Parlons de ceux dont la voix est couverte par le tohu-bohu du quotidien infernal que connaît notre peuple.
Ceux qui sont capables de déposer leur petite pierre avec grandeur sur les rives de la vie… Parlons de ceux qui ont eu le courage d’échouer et de souffrir mille fois, mais qui ont quand même eu la force de caractère d’essayer MILLE et UNE fois… Parlons d’un faiseur de joie, qui lui-même connaît vents et marées. Parlons de BEKEN. Lui, qui a passé sa vie et sa carrière à nous peindre les vicissitudes de l’existence humaine dans son œuvre, il est aujourd’hui acculé plus que jamais. De ce fait, cette nouvelle sortie de la rubrique « Lyrics », du Quotidien 509, est tout à son effigie, en signe de solidarité…
Jean Prosper Dauphin, alias Beken, est cet artiste intemporel qui avec sa guitare a su illustrer, le long de 40 ans de carrière et de 4 albums, la douleur et la résilience d’un nombre incalculable d’Haïtiens, dans une société faite de contrastes et d’inégalité sociale. Lui-même unijambiste, est le porte-étendard de ceux qui n’ose parler tout en gardant en leur cœur, le poids du monde.
Oser rêver quand on n’est sûr de rien, revient à se frayer un chemin tout en se sachant perdu.
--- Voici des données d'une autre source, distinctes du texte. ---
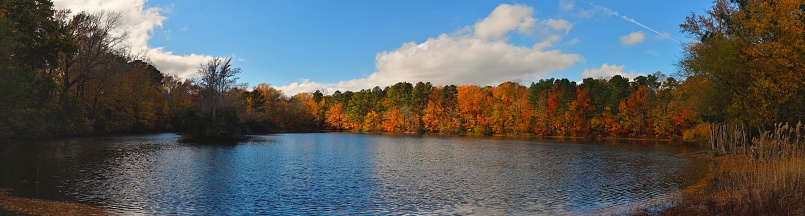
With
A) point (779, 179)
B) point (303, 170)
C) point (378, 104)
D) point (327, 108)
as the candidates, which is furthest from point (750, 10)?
point (327, 108)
Qui vit encore, nie l’évidence des perceptions défaitistes et inéluctables. Ou du moins, nie toute solution qui implique de déposer les armes, face aux assauts réguliers de la vie. Tout est question d’arriver à maintenir sa barque à flot contre vent et marée et d’accepter que l’existence est un kaléidoscope dont on doit décider des couleurs dominantes. Ce que Beken a fait avec brio. Mais doit-il continuer à se battre seul même en étant épuisé ? Doit-on faire du Messager, la cible de critiques sans apprécier le contenu de son œuvre à sa juste valeur ? En dépit des préférences de chacun, chaque artiste est lui-même, un ambassadeur, accrédité naturellement à parler au nom de ses semblables.
Chers lecteurs et lectrices du Quotidien 509, nous concevons que tout peuple est constitué telle une ruche dans laquelle tous les éléments dépendent les uns des autres. Ainsi, la faiblesse d’un frère est celle de toute la ruche. Si, selon Platon, l’expérience fait que votre vie soit dirigée selon l’art, l’art de vivre, la vie en elle même, n’est pas un long fleuve tranquille, nous dit Grand Corps Malade. Quant à Beken, il nous dit dans Imilyasyon, titre qui paru en 1989 dans un genre folklorique :
“Wi m pran bwa gita mwen pou m chante pou nou
Pou ou menm ki kouche lopital ki nan touman soufrans lapèn
Pou ou menm ti peyizan k ap sekle plante pa janm tonbe
Wi se Ayisyen mwen ye
Vye cheve m tou grenn
Men wi se Ayisyen mwen ye
Mwen renmen peyi mwen tankou tout moun
Depi lontan gran papa mwen toujou ap di m
Fòk m aprann viv nan peyi mwen
Se sa ki fè lè m rete m gade lakay
Sa fè m sonje gran papa mwen
Mwen se Ayisyen mwen nan peyi m
Mwen pap travay sa fè mwen mal
Mwen gen fanmi a dwat a goch
M pa sa manje lamizè ap fin tuye mwen
“
Il n’est pas donné à tous de posséder le don qu’est l’empathie. Être capable de se mettre à la place d’autrui pour non seulement le comprendre et partager sa peine est un don divin. Il faut aussi beaucoup de courage pour affirmer son mal-être en dépit du jugement d’autrui, toujours prêt à jeter la première pierre.
C’est dans cet ordre d’idées que Le Quotidien 509 salue le courage, l’empathie et l’œuvre entière de BEKEN. Tout en alertant les communautés haïtiennes, réceptives et sensibles au bien-être de la ruche que nous sommes, sur les difficultés actuelles de l’artiste. Tout en adressant à sa famille notre solidarité et notre gratitude vis-à-vis de sa contribution à la culture haïtienne…
Se mettre au service du collectif, apporter sa contribution au bien-être de son semblable, est la plus noble des actions.